= AUFGABENSTELLUNG =
Benenne im Text über Messer und Wärmebehandlung „Kunststoff“ in „Harz“ um und gib dabei alles von „Danke, Burghard! Grüne“ bis hinunter zu „hat Spaß gemacht.“ wieder.

= SEITENAUSZUG =

━━━━━━━━━━━━━━━━

Danke, Burghard! Grüne Mamba passt, giftig scharf ist es auf jeden Fall. :) Ja, Herbert, das Griffmaterial hat mich neugierug gemacht. Ich finde die feinen, in Kunststoff eingebetteten, Alu-Netze spannend. Je nach Lichteinfall, ergeben sich durch den transparenten Kunststoff, in Verbindung mit dem Alu, tolle Effekte. Das Material lässt sich super bearbeiten, hat Spaß gemacht.

Gruß
Matthias
 
Ich gehe mal nicht auf die Messer ein sondern auf die Wärmebehandlung. Ich sehe den wirklich sehr guten Bericht erst jetzt. Dieses Verhalten der Wolframstähle mit zunehmender Glühdauer dann WC ( die Abkürzung ist dann irgendwie Programm ;-) ) zu bilden mit der Bindung des Kohlenstoffs ist bekannt. Subjektive Effekte sind: Feilbarkeit nach dem Härten ( Feile wird trotzdem stumpf) und Bohrer kommt trotzdem nicht durch. Aus dem Grunde sollte man beim 2442 immer zunächst ein Lösungsglühen bei den beschriebenen 1050° einplanen. Besonders natürlich auch, wenn man den Stahl im Damast verwendet. Nach dem Lösungsglühen dann ein schnelles, mehrmaliges Normalisieren zur Kornfeinung und dann NICHT so lange weichglühen ( nicht im Ofen abkühlen lassen) sondern versuchen noch langsam unter den Umwandlungspunkt bringen und dann in Asche vergleichsweise schnell abkühlen. Ich härte dann bei 830 ° und die Feile rutscht.

━━━━━━━━━━━━━━━━

[Quelldaten]

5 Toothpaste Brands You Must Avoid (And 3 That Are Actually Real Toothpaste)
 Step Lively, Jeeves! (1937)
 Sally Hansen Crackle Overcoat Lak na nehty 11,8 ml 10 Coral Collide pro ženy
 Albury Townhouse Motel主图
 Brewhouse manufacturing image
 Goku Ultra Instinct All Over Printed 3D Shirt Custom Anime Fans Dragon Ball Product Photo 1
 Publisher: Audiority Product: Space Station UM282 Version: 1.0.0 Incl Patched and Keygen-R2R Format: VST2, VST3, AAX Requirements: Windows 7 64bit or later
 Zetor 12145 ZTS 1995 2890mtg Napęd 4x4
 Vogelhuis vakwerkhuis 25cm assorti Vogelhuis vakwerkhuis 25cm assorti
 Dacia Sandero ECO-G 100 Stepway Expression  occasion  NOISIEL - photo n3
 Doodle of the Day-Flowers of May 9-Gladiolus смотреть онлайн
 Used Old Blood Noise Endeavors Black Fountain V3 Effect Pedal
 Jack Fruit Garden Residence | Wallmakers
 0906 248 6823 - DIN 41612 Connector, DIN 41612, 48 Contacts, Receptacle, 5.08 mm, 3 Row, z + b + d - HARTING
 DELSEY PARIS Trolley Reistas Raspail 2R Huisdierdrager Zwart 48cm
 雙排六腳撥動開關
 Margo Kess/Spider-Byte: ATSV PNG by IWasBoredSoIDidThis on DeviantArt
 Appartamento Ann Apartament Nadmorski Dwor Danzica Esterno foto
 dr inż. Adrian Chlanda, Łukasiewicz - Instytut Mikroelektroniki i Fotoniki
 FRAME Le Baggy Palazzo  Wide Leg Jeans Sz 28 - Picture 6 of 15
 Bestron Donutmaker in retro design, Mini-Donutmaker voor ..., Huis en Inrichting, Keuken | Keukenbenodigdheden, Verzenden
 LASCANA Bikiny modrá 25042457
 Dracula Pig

━━━━━━━━━━━━━━━━

= ANTWORTBEREICH =
Danke, Burghard! Grüne Mamba passt, giftig scharf ist es auf jeden Fall. :) Ja, Herbert, das Griffmaterial hat mich neugierug gemacht. Ich finde die feinen, in Harz eingebetteten, Alu-Netze spannend. Je nach Lichteinfall, ergeben sich durch den transparenten Harz, in Verbindung mit dem Alu, tolle Effekte. Das Material lässt sich super bearbeiten, hat Spaß gemacht.